«L'Amérique qu'on aime», selon le titre du volumineux et passionnant recueil de textes publiés dans La Presse, n'a jamais cessé d'exister. C'est juste qu'on ne voyait plus les États-Unis comme ils sont. Car, l'irruption de ce phénomène - dans tous les sens du mot - qu'est Barack Obama n'a encore rien changé à la réalité des choses.

Sinon, le regard.

Et le regard, en effet, ce n'est pas rien.

On ne refera pas le procès de George W. Bush. Mais, en l'occurrence, il faut bien le déclarer coupable d'avoir perverti la façon dont les Américains en étaient venus à se voir. Et comment ils étaient vus par les autres.

 

Obama a fait renaître l'espoir?

Mais a-t-il jamais été perdu? L'optimisme est un trait dominant - peut-être le trait dominant - de la civilisation américaine. Ça ne fait pas les manchettes, bien sûr. De sorte que les images de la guerre, de l'ouragan, du scandale, de la crise, qui constituent le pain et le beurre de CNN et de FoxNews, ne nous montrent pas comment les Américains se relèvent. Comment, dès la petite enfance, on leur a appris pourquoi et comment il faut se relever, toujours et en toutes circonstances.

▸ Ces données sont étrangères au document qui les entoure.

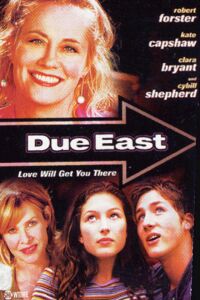 Due East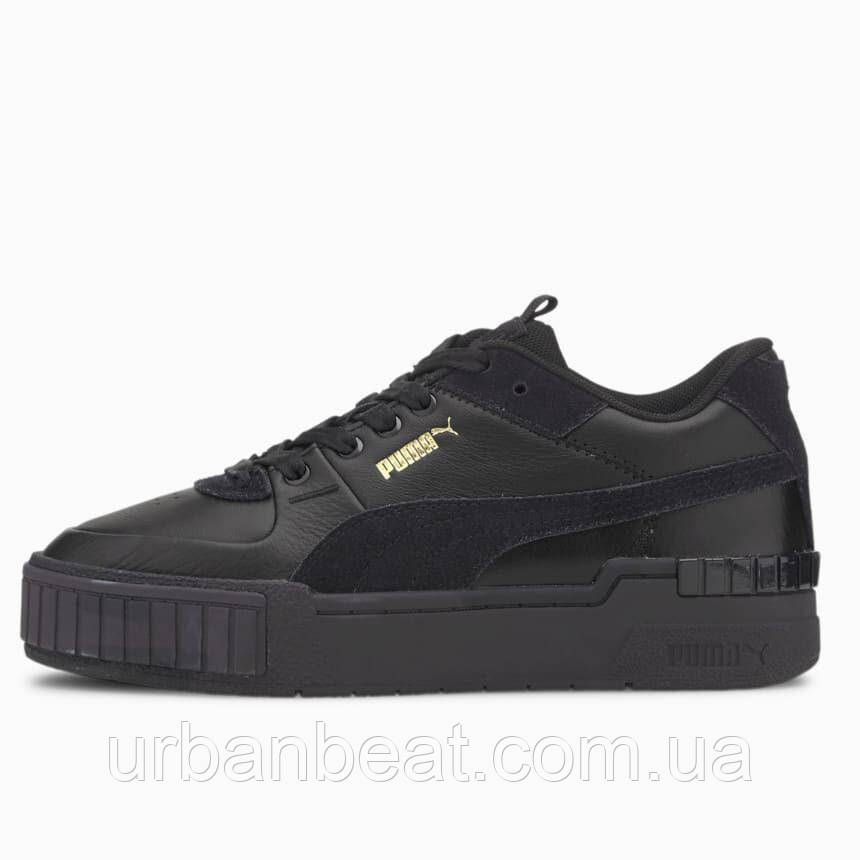Жіночі кросівки Puma Cali Sport Mix 37120207 Оригінал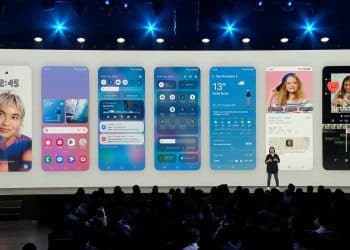 Samsung One UI 6.0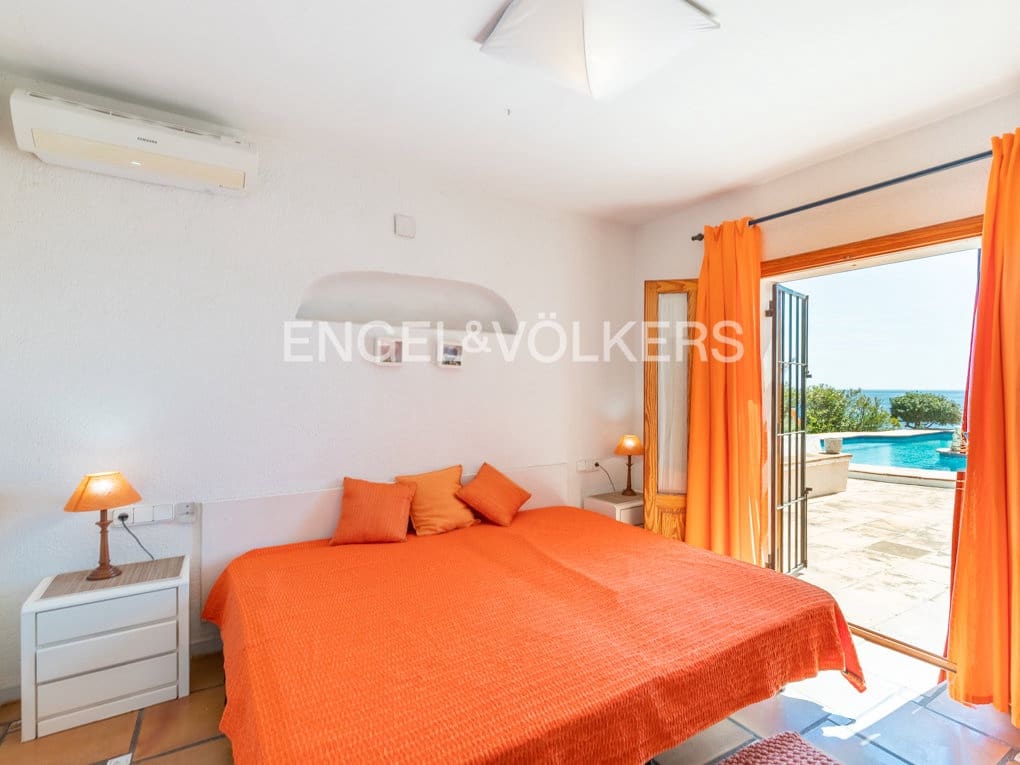 5 slaapkamer Villa te koop in Moraira met zwembad garage - € 3.550.000 (Ref: 9838466)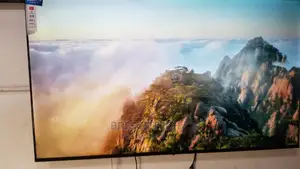LG 70" TV Smart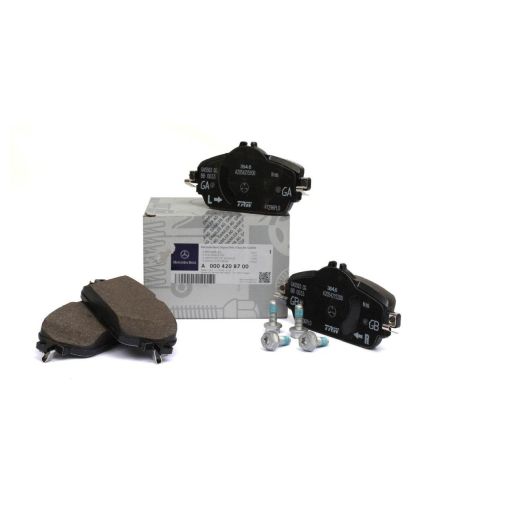 Ford Kuga 2013-2019 1.6 Ecoboost Ön Fren Dısk Takımı ( 2 Adet ) Delhi Marka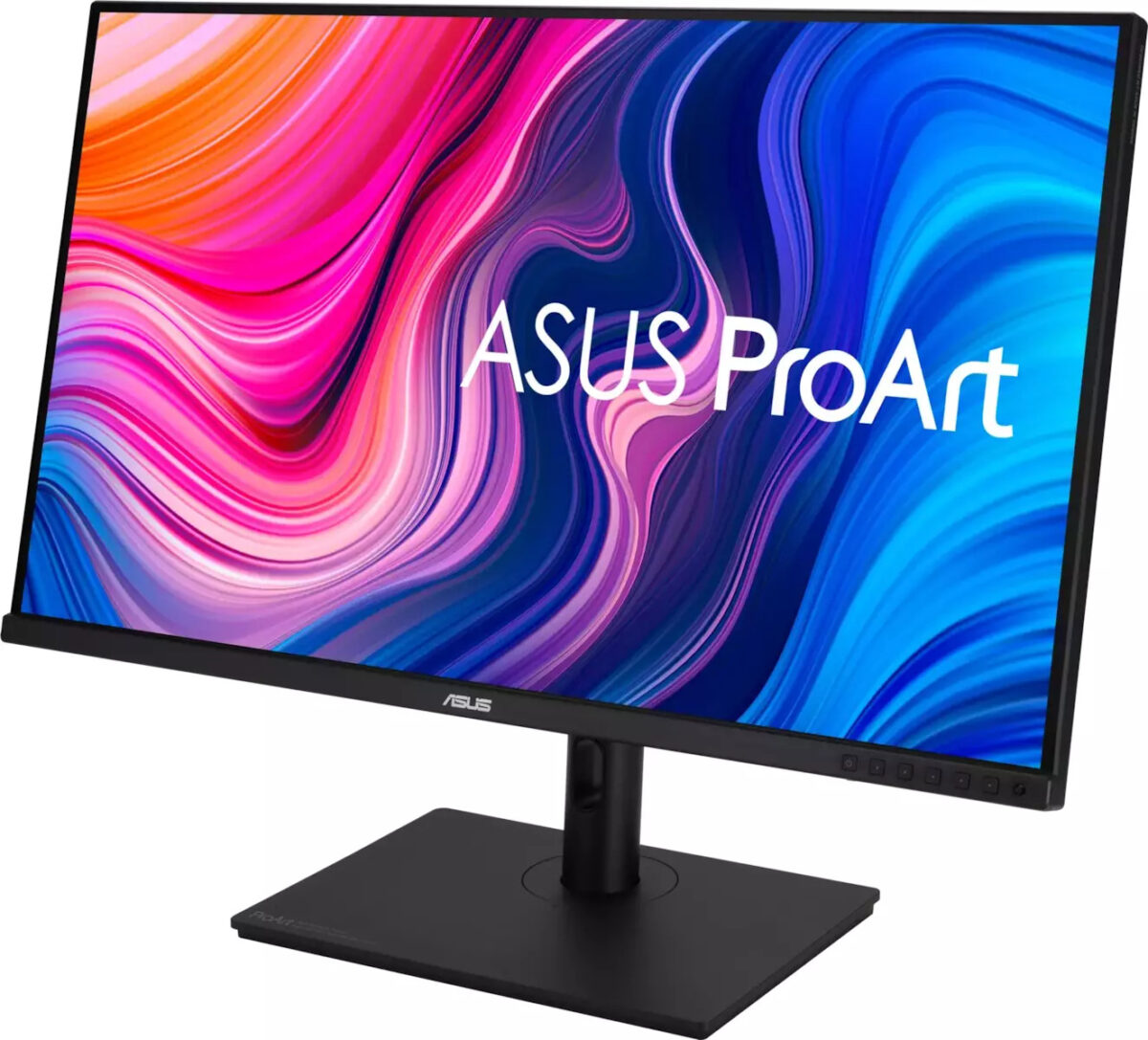 Asus ProArt PA329CV 32" IPS HDR 4K 3840x2160 - Image 9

Obama a élevé le débat politique?

Et par rapport à quoi? Dans quelle autre nation des gens de la rue sont-ils capables de citer de mémoire de longues phrases - qui ont souvent marqué un changement de cap pour le monde entier - de l'équivalent d'un Lincoln, d'un Roosevelt, d'un Kennedy, d'un Reagan même? Et de ces «équivalents», y en a-t-il eu des masses, ailleurs?... On avait oublié que l'histoire du discours politique américain n'est pas faite que de bushismes (le 27 juin 2007, on demande à Bush: «Tony Blair est-il vraiment votre caniche?» Réponse: «Non, il est plus gros que ça!»)...

Obama a réhabilité le savoir et la culture? Mais l'un et l'autre purgeaient-ils une peine? À la Maison-Blanche et dans ses environs immédiats, peut-être. Ailleurs au pays, le savoir et la culture n'ont jamais cessé un seul instant de constituer, bien davantage que les appareils militaire ou économique, les principaux moteurs de la puissance américaine. Jusqu'à nouvel ordre (et ça viendra un jour), c'est encore sur les États-Unis qu'on compte le plus pour apprendre et innover. C'est toujours à l'aune de la culture américaine (même si c'est pour la conspuer, comme le veut une mode inusable) qu'on juge les autres.

Rien de cela n'enlève quoi que ce soit à Obama, bien sûr.

Il est maintenant le 44e président des États-Unis d'Amérique. Il est le pur produit d'une grande civilisation. En fait, comme il le rappelle souvent lui-même, de la seule civilisation capable de porter un homme comme lui, ce phénomène, au poste de commande de la nation.

Il est très possible que Barack Obama soit un grand président - qui ne le souhaite pas? Ce serait tout simplement dans l'ordre des choses.